[[ Extracted records open ]]
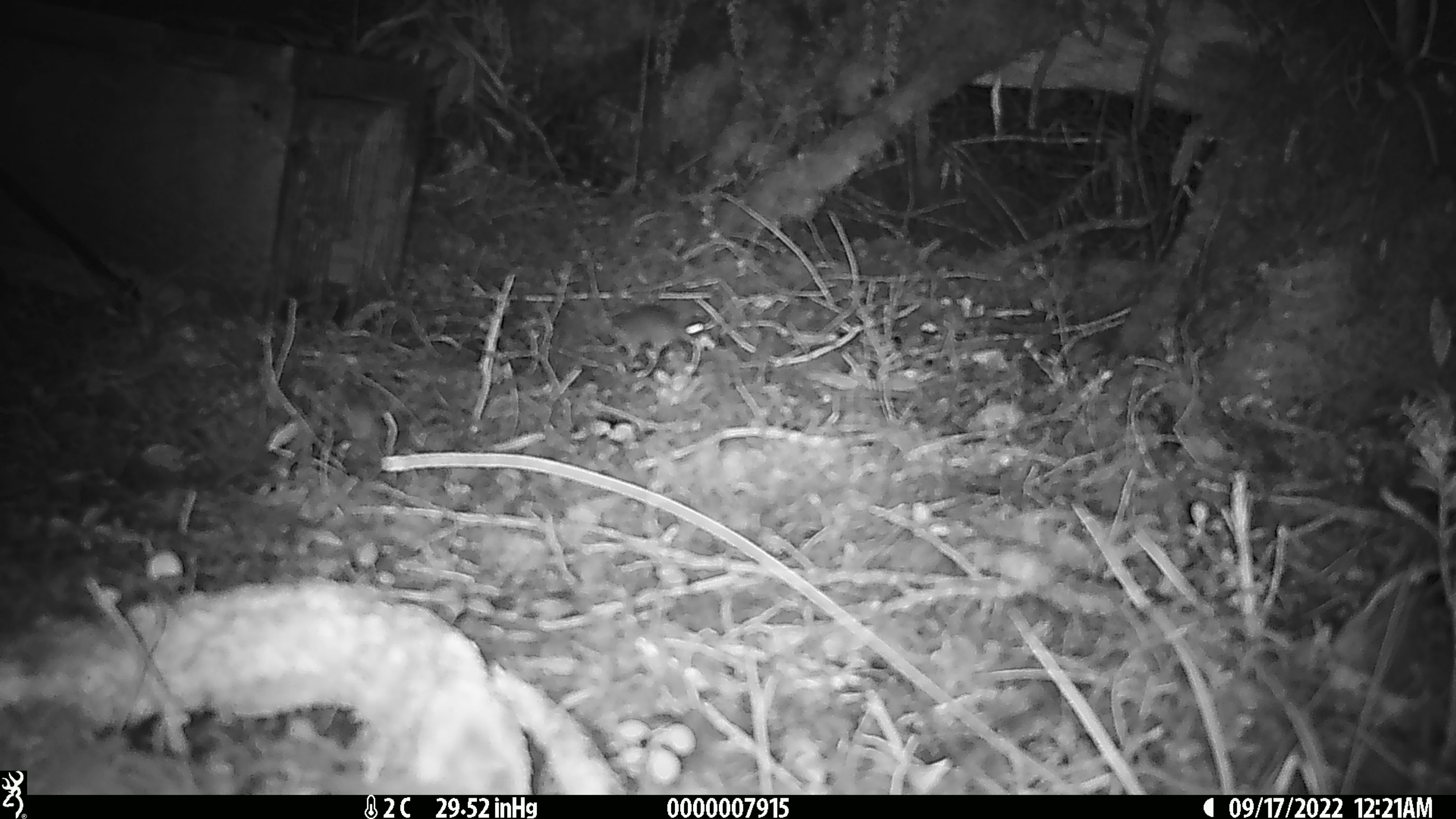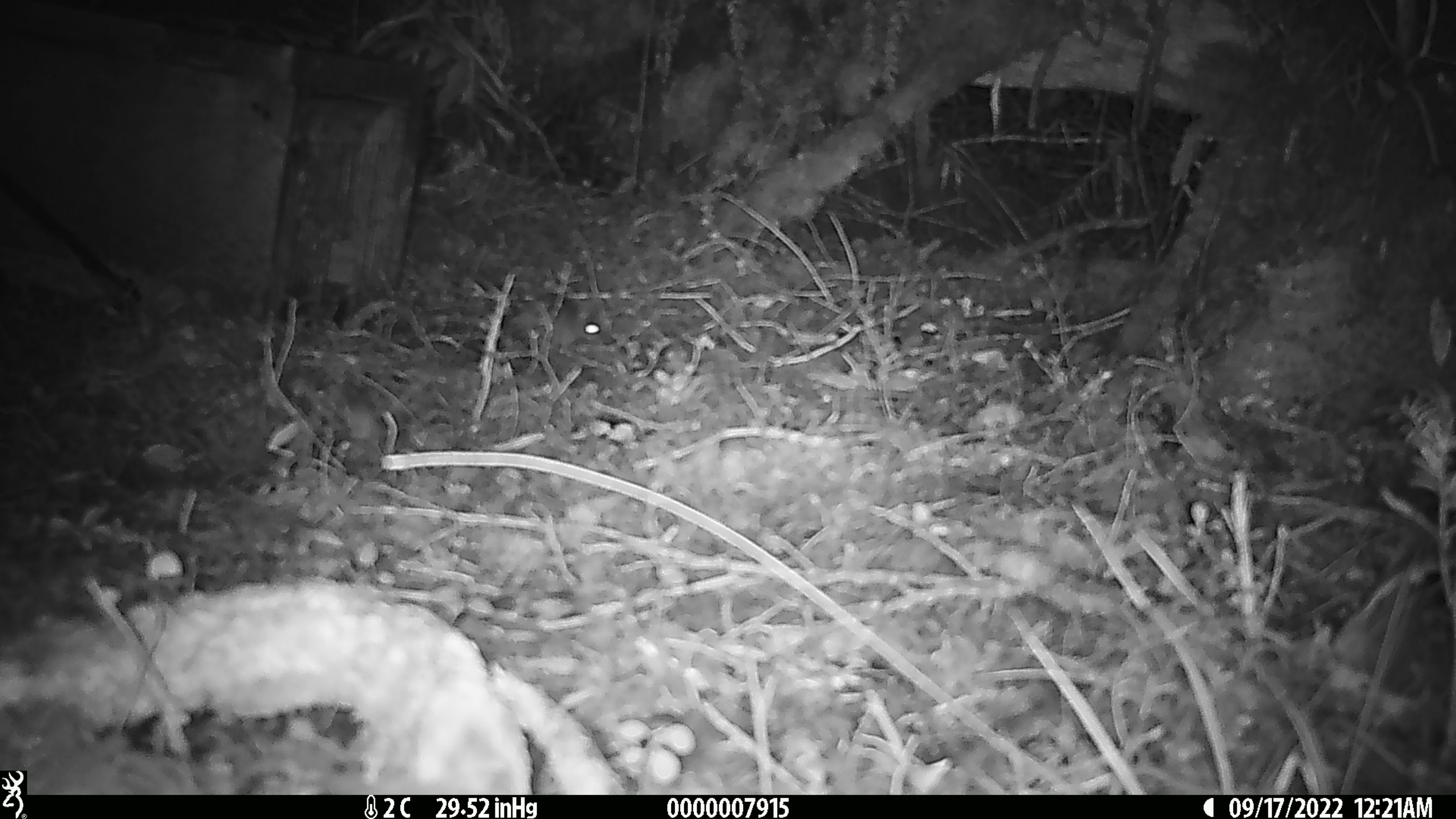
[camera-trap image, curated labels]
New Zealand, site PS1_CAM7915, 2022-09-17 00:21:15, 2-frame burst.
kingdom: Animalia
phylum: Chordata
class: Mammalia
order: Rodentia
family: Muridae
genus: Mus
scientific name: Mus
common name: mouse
[[ Extracted records closed ]]
[[ Extracted records open ]]
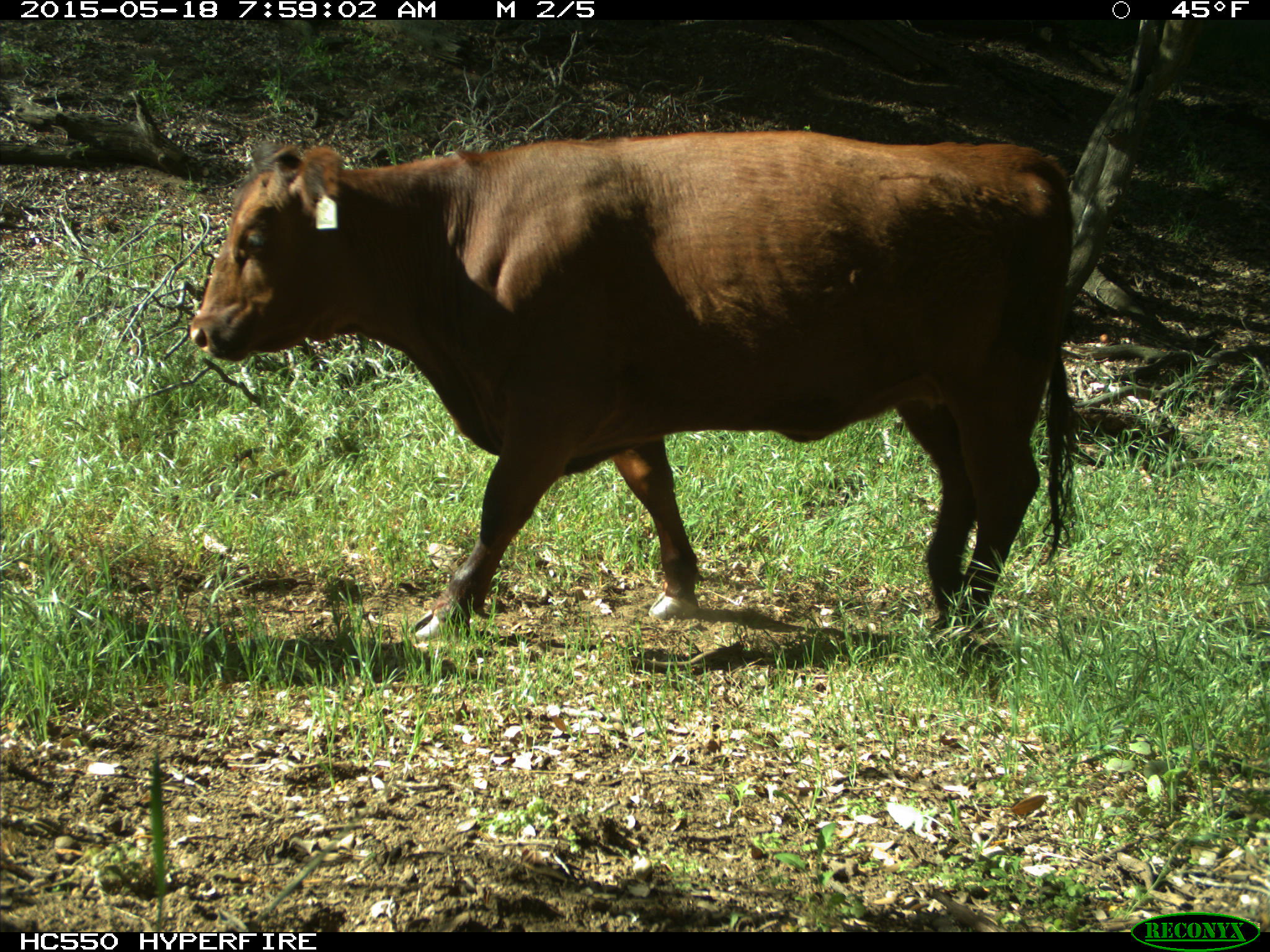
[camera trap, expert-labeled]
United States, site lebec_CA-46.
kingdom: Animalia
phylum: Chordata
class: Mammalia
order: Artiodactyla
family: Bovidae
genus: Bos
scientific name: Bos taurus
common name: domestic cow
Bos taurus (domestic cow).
[[ Extracted records closed ]]
- **Task description**: Wherever a line of the data above contains "camera", copy that line.

- **Completed exercise**:
[camera-trap image, curated labels]
[camera trap, expert-labeled]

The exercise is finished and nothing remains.